No sé por cuáles razones el mar o la mar, como suelen decir los marineros, ha sido objeto de mi fascinación, al punto de que la sentencia materna de no ir a la playa en las vacaciones se convertía en el peor de los castigos.

Ha pasado muchísimo tiempo y continúa la relación subyugante; pero cuando una conoce a personas dedicadas, desde esa masa inmensa y misteriosa, a empujar a la economía nacional, entonces crece la maravilla.

El 26 de abril, hace tres décadas, irrumpió la Empresa Navegación Caribe con presencia en Cienfuegos. Hoy, esa visibilidad llega por intermedio de la Unidad Empresarial de Base (UEB) Servicio Marítimos.

“Es muy valiosa esta entidad. Quizás muchos no la conozcan en toda su dimensión; sin embargo, la totalidad de los barcos que entran a la bahía de Jagua tienen contacto con esta pequeña unidad, y a partir de ahí ya se genera un servicio”, afirma Duniesky Gutiérrez Sánchez, joven director, tanto por la edad como por el tiempo al frente de la “tropa” de 110 trabajadores en acción, de unos 155 previstos en la plantilla aprobada.
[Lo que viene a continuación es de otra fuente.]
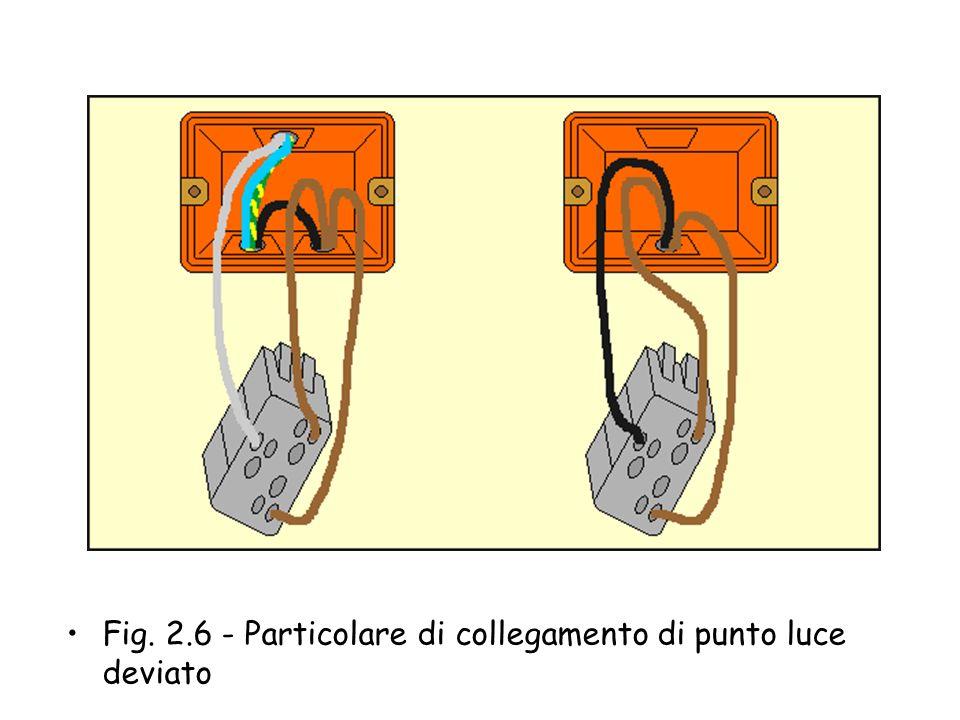 Fig. 2.6 - Particolare di collegamento di punto luce deviato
De esa cifra, “31 son de tierra y el resto pertenecen a la flota de trece embarcaciones: ocho propulsadas y cinco patanas.

“Tenemos un patronato desde Cayo Largo del Sur hasta el Puerto de Guayabal, en Las Tunas; o sea, atendemos un polo turístico al cual aseguramos combustible, agua y otros productos, y además, asumimos el compromiso de la exportación del azúcar por Guayabal; nuestros navíos se desplazan hacia ese lugar durante la zafra”, abunda el directivo.

Remolcador Aries II. El más potente y moderno de Cienfuegos. / Foto: Tay Toscano

A BORDO

Acompañada del director de operaciones de la UEB Servicios Marítimos, Alberto Álvarez Infiesta, me adentro en el escenario principal de la flota, y según sus palabras: “esos dos remolcadores son nuestros ‘caballos de batalla’, por sus contribuciones a los ingresos de la UEB”.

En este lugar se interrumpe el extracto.